According to meteorological data, from 14:00 on 14 August to 23:00 on 17 August, Wen County experienced large-scale continuous heavy rainfall (Figure 11). The number of heavy rain events, their intensity, range, duration, and cumulative precipitation within a short period all broke historical records for Wen County. The cumulative rainfall in the upper reaches of the Shuimo catchment reached 250 mm, while the rainfall in the downstream Shijiba Town was relatively small. This rainfall event mainly occurred in two stages (Figure 12 and Figure 13). The initial rainfall was primarily concentrated from 11 to 13 August, with the upstream Zuojiaba Rainfall Station recording a cumulative rainfall of 74 mm and the downstream Shijiba Rainfall Station recording 30.4 mm. Due to the sustained rainfall, the shallow layers of loose deposits in the basin were saturated.
On the 16th, from 15:00 to 15:00 on the 17th, another rainfall event occurred, lasting 24 h. The Zuojiaba Rainfall Station recorded a cumulative rainfall of 67.7 mm, reaching the heavy rain level, while the Shijiba Rainfall Station recorded only 8.1 mm, categorized as light rain. There was a significant difference in rainfall between the upstream and downstream areas during this period.
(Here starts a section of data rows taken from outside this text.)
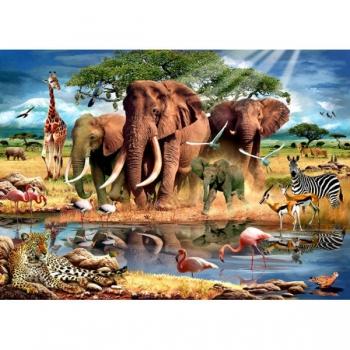 RGS Puzzles Kruger Park 63Pce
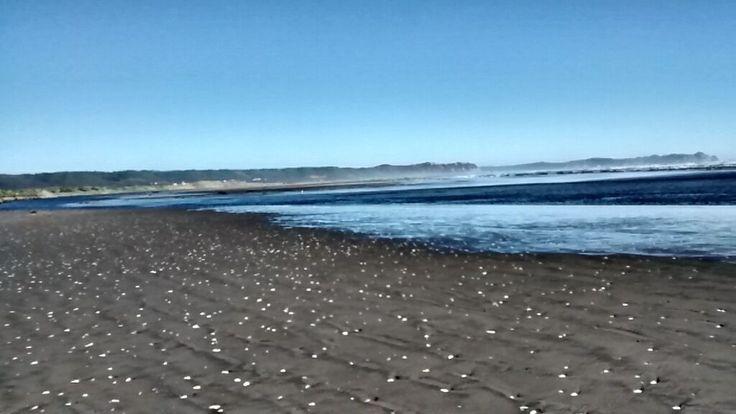 Día 23: Puntos. En realidad son conchitas en la playa de Cucao.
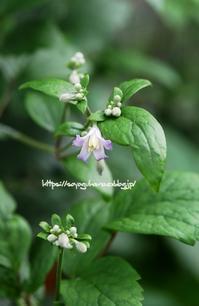 クレマチス: ジョウイニアナチャンス - 花と風の薫り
The rainfall at the Zuojiaba Rainfall Station was mainly concentrated in two periods: the first peak lasted from 15:00 to 24:00 on the 16th, with a cumulative rainfall of 20.1 mm over 11 h and the maximum rainfall intensity of 4.3 mm/h occurring at 20:00 on the 16th; the second peak lasted from 1:00 to 15:00 on the 17th, with a cumulative rainfall of 47.6 mm over 13 h and the maximum rainfall intensity of 11.8 mm/h occurring at 5:00 on the 17th.
Actual rainfall monitoring data show that the hourly rainfall amount for triggering the debris flow in this event was not very large. Compared to the concentrated rainfall of 77.6 mm in 1 h for the Zhouqu debris flow on 8 August and 67 mm in 2 h for the Yangtang debris flow in Wen County, the significant characteristic of this rainfall event was that the hourly rainfall intensity was not high. However, there was a large accumulation of precipitation in the basin prior to the event, and the intensity of the daily rainfall during the event was high. This type of rainfall pattern can also trigger large-scale debris flows.
Regarding the characteristics of the triggering rainfall, Dangchang had a return period of 50 years, Liangdang had a return period of 70 years, and Wudu, Kang County, Hui County, and Wen County all reached or exceeded a return period of 100 years. Among them, the rainfall in the Bailong River, Baishui River, and Jialing River basins was 2.3 times, 3.0 times, and 1.7 times the historical extreme values, respectively.
From Figure 11, it can be seen that although the Shuimo catchment was not the center of the rainfall in this event, the total rainfall in its upstream area reached 147 mm. The cumulative rainfall prior to the occurrence of the debris flow reached as high as 74 mm, and the rainfall triggering the debris flow reached 67.5 mm.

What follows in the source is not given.